L’opportunité d’étendre ce statut à certains des nombreux idiomes davantage utilisés au quotidien que celui de l’ancien colonisateur resurgit cycliquement depuis que le Mali, vaste mosaïque de groupes humains, a accédé à l’indépendance en 1960.

La question s’est reposée avec la présentation en octobre d’un texte qui pourrait devenir la nouvelle Constitution du pays.

Les langues n’occupent qu’un des 195 articles de ce document présenté par la junte militaire au pouvoir comme une des réformes cruciales pour sauver le pays confronté à la propagation jihadiste et à une multitude de crises. Mais cet article a ranimé une ancienne discussion sur les plateaux télé et au « grin », forum informel où les Maliens échangent sur tout autour d’un thé.

« Est-ce normal que, 60 ans après l’indépendance, le français soit notre seule langue officielle ? », demande un Bamakois, Ali Guindo, devant sa résidence du quartier Torokorobougou de Bamako. « On a beaucoup de langues ici au Mali, ce serait bien de les ancrer dans notre culture officielle ».

Plus de 70 langues sont parlées au Mali, 13 ont été reconnues langues nationales, et une seule, exogène, le français, est officielle, rappelle Amadou Salifou Guindo, spécialiste de sociolinguistique. Le français est utilisé dans l’administration, sur les panneaux de circulation, à la télévision d’Etat, mais très peu dans la rue à Bamako, et encore moins en brousse.

Les langues vernaculaires, parlées par des millions de personnes pour certaines, lient des communautés enracinées dans leurs territoires: le sonrhaï et le tamashek dans le nord, le fulfulde (peul) au centre, le bamanankan (bambara) dans le sud et à Bamako, le senoufo et le soninké encore plus au sud…

Question identitaire

Les rédacteurs de l’avant-projet constitutionnel proposent de rehausser leur rang. Comme dans la Constitution de 1992, « le français est la langue d’expression officielle », stipule l’article 31. Mais les langues locales « ont vocation à devenir des langues officielles ».

Le débat ravivé « montre que les Maliens souhaitent que les langues maliennes occupent une plus grande place dans la sphère publique », assure le linguiste Guindo. Le français est un héritage colonial comme dans une grande partie de l’Afrique de l’Ouest, où des populations très jeunes remettent en question la relation avec la France.

*Consignes de l’exercice:*
• A. Reformulez sous forme de liste, en conservant ses faits essentiels, le paragraphe du texte sur les langues au Mali qui commence par « Plus de 70 langues sont parlées au Mali ».
• B. Répondez aux questions suivantes à l’aide du texte sur les langues au Mali.
(i) En quelle année le Mali a-t-il accédé à l’indépendance ?
(ii) Combien d’articles compte le document présenté par la junte militaire ?
(iii) Quelle langue est parlée au centre du pays ?
• C. Indiquez si chacune des affirmations suivantes concorde avec le texte sur les langues au Mali, en répondant par oui ou par non et en citant les mots du texte qui tranchent.
(i) L’avant-projet constitutionnel fait immédiatement des langues locales des langues officielles.
(ii) Le « grin » est un forum informel où l’on discute autour d’un thé.
(iii) Le tamashek est parlé dans le sud du pays.
Appuyez-vous uniquement sur le texte sur les langues au Mali.

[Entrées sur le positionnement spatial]
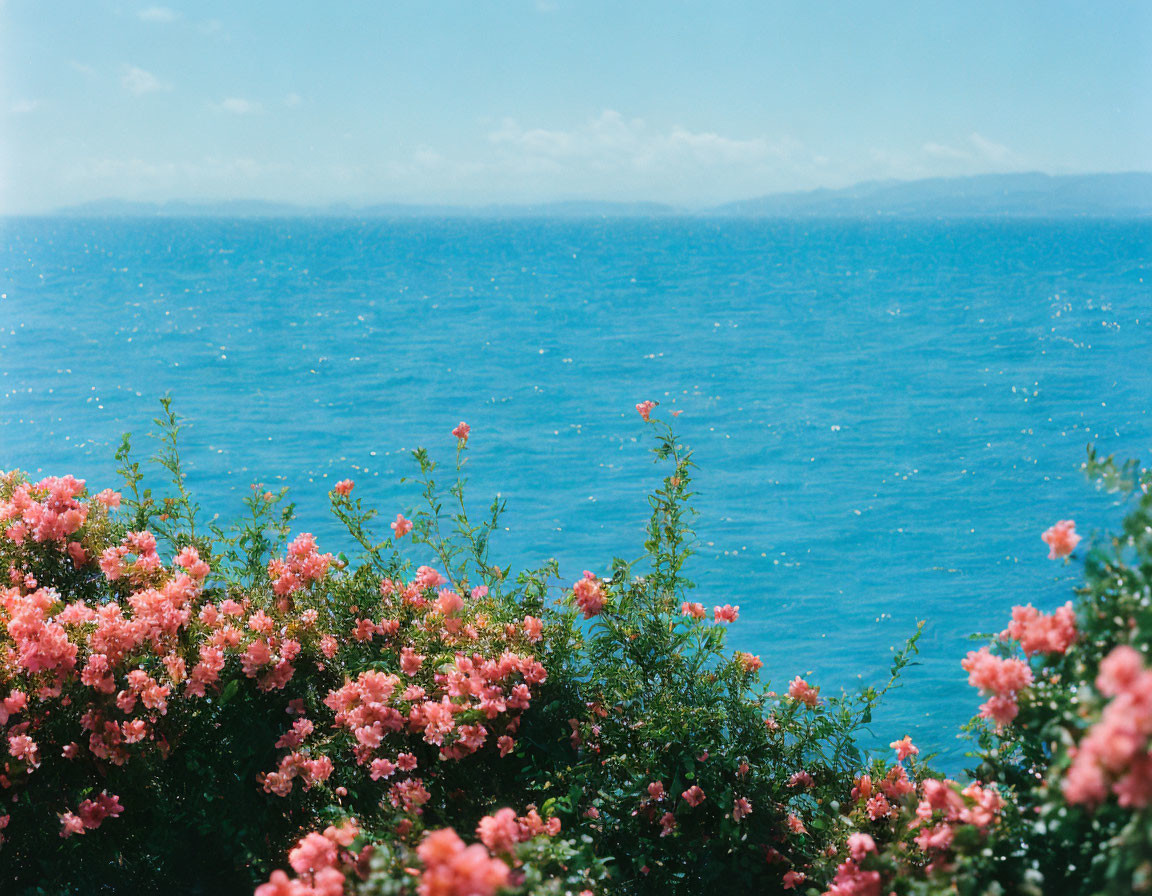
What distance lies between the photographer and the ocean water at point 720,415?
1173 centimetres

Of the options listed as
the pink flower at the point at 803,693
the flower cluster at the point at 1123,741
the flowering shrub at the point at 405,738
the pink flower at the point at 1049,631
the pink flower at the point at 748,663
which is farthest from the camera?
the pink flower at the point at 748,663

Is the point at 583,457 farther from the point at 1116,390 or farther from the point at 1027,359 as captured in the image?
the point at 1027,359

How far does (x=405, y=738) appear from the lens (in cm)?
303

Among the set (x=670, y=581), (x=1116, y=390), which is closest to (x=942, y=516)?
(x=670, y=581)

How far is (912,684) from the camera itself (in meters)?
9.31

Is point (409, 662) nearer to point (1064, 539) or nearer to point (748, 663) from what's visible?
point (748, 663)

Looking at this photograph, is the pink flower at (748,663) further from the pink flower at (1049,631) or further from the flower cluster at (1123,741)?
the flower cluster at (1123,741)

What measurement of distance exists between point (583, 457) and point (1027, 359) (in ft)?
68.4

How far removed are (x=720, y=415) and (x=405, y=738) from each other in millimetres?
20342

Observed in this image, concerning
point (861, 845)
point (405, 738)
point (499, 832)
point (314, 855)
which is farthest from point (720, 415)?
point (499, 832)

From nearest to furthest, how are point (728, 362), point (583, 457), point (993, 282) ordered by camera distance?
point (583, 457), point (728, 362), point (993, 282)

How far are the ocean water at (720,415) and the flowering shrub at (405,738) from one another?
133 centimetres

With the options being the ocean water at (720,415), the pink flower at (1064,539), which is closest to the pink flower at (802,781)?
the ocean water at (720,415)

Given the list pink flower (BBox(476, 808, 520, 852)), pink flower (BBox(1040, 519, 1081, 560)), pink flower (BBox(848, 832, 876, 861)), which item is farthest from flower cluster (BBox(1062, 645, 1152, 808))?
pink flower (BBox(848, 832, 876, 861))
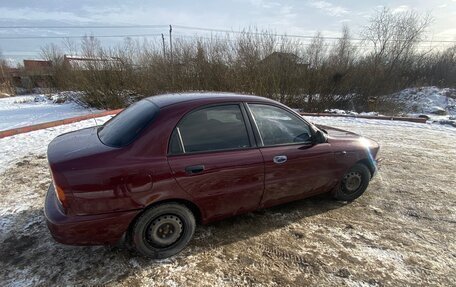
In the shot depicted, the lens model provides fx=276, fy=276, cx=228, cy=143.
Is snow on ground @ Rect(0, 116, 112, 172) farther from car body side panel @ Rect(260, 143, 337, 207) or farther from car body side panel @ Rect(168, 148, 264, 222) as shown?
car body side panel @ Rect(260, 143, 337, 207)

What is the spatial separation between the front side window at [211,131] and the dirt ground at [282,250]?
3.63 feet

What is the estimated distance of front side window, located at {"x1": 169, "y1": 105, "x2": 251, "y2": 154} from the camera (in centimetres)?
273

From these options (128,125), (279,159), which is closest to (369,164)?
(279,159)

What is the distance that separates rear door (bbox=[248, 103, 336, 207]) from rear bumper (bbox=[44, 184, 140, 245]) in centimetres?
153

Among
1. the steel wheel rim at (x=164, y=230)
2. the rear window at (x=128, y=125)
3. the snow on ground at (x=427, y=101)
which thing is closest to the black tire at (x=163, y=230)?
the steel wheel rim at (x=164, y=230)

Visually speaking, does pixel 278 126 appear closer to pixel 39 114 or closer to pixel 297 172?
pixel 297 172

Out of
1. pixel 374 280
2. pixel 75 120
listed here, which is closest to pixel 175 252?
pixel 374 280

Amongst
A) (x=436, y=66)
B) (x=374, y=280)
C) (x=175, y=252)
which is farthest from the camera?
(x=436, y=66)

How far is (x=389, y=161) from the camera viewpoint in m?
5.86

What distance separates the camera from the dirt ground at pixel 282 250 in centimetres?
259

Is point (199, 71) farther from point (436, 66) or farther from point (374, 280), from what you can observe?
point (436, 66)

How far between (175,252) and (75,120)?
25.6 feet

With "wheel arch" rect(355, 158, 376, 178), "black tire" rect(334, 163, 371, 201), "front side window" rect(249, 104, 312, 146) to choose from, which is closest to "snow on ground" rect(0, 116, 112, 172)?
"front side window" rect(249, 104, 312, 146)

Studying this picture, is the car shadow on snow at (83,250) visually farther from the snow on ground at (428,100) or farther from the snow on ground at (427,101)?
the snow on ground at (428,100)
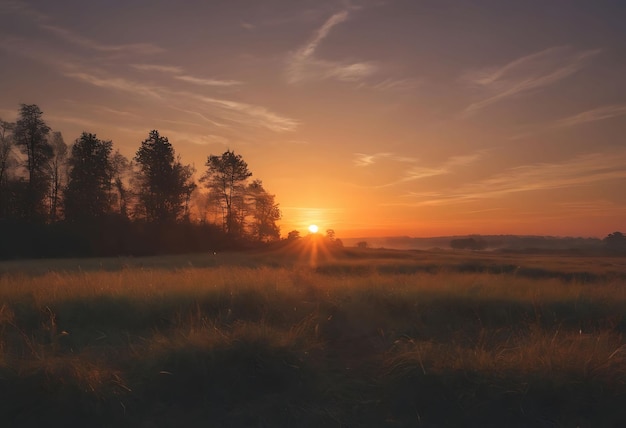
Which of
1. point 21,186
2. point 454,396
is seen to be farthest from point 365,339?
point 21,186

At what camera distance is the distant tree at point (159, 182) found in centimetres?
4666

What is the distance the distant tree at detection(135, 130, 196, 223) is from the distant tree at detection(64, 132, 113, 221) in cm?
333

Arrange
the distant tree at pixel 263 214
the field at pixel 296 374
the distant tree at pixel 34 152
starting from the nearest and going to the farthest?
the field at pixel 296 374, the distant tree at pixel 34 152, the distant tree at pixel 263 214

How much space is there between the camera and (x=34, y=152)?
39.6m

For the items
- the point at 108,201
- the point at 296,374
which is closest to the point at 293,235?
the point at 108,201

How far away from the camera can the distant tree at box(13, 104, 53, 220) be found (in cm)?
3856

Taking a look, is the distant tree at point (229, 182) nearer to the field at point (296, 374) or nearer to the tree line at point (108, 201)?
the tree line at point (108, 201)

*Corrigé de l’exercice:*
• A.
- Plus de 70 langues sont parlées au Mali.
- 13 ont été reconnues langues nationales.
- Une seule langue est officielle, le français, qui est exogène (selon le sociolinguiste Amadou Salifou Guindo).
- Le français est utilisé dans l’administration, sur les panneaux de circulation et à la télévision d’État.
- Il est très peu utilisé dans la rue à Bamako, et encore moins en brousse.

• B.
(i) En 1960.
(ii) 195 articles.
(iii) Le fulfulde (peul).

• C.
(i) Non : « ont vocation à devenir des langues officielles ».
(ii) Oui : « forum informel où les Maliens échangent sur tout autour d’un thé ».
(iii) Non : « le sonrhaï et le tamashek dans le nord ».